◆ What needs to be done ◆
Return the data between the line containing "In the captured" and the line containing "Judging by the", inclusive, unchanged.
-- start Extracted information --
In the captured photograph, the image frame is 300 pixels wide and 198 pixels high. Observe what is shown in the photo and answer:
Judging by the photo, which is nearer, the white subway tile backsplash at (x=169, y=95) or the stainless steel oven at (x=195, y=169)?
-- end Extracted information --
-- start Extracted information --
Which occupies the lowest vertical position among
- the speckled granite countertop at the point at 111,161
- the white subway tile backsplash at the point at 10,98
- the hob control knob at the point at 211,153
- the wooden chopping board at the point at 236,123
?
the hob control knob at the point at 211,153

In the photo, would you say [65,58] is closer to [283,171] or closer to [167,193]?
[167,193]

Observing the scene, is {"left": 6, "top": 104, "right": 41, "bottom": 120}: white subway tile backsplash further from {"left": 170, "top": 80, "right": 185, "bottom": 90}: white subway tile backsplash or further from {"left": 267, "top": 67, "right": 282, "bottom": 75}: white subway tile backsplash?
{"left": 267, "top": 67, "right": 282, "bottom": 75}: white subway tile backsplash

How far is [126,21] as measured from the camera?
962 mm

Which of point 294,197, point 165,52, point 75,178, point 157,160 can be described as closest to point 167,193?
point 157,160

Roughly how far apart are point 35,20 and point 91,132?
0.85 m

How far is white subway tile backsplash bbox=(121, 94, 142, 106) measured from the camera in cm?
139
-- end Extracted information --
-- start Extracted information --
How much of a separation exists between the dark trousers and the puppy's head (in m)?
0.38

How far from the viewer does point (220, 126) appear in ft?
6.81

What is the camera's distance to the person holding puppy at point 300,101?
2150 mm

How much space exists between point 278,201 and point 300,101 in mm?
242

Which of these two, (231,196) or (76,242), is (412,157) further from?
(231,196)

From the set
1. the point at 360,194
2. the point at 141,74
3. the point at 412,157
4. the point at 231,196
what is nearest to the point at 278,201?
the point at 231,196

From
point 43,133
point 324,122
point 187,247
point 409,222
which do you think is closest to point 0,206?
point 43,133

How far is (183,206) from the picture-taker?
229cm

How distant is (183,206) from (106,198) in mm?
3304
-- end Extracted information --
◆ Worked answer ◆
In the captured photograph, the image frame is 300 pixels wide and 198 pixels high. Observe what is shown in the photo and answer:
Judging by the photo, which is nearer, the white subway tile backsplash at (x=169, y=95) or the stainless steel oven at (x=195, y=169)?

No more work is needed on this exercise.